The coronavirus has taken an immense toll on blood donations, and with non-essential surgeries starting back up, the demand for blood is rising quickly.
The American Red Cross saw a dramatic decrease is donors while many were confined to their homes over the last two months, but now as things start to pick up speed in the world again, the demand for blood donations has skyrocketed.
At the time of her interview with BYU-Idaho Radio on Tuesday, June 2, Angela Ragan, a representative of the Red Cross, said they needed 30% more blood than usual.
Ragan, an account representative in the Recruitment Department, said though there is an increase in demand for donations, the need is always constant.
Blood donations help a wide range of people with certain medical needs, like people with childbirth complications, leukemia patients and many others.
Ragan also said staff will wear masks and gloves to help prevent the spread of COVID-19 and other germs. People who donate will be provided a facemask if they do not bring their own.
Ragan also said donating is a small sacrifice when compared to the weight of saving someone's life.

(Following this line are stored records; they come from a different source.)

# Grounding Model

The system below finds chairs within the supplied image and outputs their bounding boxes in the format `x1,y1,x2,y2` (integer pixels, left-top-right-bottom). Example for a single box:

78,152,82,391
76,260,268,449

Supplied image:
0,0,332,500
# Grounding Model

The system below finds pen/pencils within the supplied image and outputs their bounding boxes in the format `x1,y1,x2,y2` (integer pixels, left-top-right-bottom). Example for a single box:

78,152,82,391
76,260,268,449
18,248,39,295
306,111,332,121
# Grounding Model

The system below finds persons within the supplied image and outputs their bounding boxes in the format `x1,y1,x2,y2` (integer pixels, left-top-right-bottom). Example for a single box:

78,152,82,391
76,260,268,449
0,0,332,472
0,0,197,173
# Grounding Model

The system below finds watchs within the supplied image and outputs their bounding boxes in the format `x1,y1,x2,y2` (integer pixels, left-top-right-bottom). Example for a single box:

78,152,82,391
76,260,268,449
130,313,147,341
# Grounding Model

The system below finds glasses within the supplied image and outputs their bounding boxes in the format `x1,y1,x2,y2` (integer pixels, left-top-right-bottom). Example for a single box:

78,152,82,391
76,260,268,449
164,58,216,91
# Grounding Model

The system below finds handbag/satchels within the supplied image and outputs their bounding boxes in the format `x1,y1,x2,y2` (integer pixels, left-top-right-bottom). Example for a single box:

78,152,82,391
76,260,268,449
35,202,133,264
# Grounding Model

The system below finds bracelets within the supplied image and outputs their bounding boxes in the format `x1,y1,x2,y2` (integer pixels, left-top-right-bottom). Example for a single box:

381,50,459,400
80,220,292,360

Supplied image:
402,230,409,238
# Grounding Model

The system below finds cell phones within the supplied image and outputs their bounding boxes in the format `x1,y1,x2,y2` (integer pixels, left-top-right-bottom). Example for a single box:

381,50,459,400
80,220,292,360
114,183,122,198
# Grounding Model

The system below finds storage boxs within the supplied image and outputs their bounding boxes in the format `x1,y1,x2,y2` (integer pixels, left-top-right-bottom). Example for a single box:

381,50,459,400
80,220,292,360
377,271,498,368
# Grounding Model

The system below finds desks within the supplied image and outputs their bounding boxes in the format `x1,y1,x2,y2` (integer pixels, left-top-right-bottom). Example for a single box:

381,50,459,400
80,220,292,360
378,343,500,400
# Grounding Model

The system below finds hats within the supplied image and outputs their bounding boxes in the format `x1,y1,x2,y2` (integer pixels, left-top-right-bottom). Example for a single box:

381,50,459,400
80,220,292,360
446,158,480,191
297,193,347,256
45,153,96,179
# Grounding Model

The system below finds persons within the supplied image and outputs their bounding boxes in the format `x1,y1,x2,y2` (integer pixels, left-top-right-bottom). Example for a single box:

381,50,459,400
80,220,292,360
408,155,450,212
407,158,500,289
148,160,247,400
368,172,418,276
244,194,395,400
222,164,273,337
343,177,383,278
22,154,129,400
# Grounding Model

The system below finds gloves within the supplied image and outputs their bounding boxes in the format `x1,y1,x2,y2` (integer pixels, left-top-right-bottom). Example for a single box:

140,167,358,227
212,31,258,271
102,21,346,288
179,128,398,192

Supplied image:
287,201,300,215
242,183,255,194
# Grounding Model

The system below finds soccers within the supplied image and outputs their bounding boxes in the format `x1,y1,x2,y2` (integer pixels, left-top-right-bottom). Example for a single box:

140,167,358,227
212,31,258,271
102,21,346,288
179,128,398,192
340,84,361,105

"When you donate blood, you're helping someone that you don't know what their need is, and you don't know who they are," Ragan said. "It could be your neighbor; it could be the person standing next to you in line...it could be somebody's 2-year-old [where the parents] just found out their child has leukemia and needs this life-saving treatment."
Donations at the Manwaring Center on the BYU-Idaho campus are scheduled for Friday, June 5, from 10 a.m. to 3:30 p.m., as well as Wednesday, June 6, Thursday, June 7 and Friday, June 8.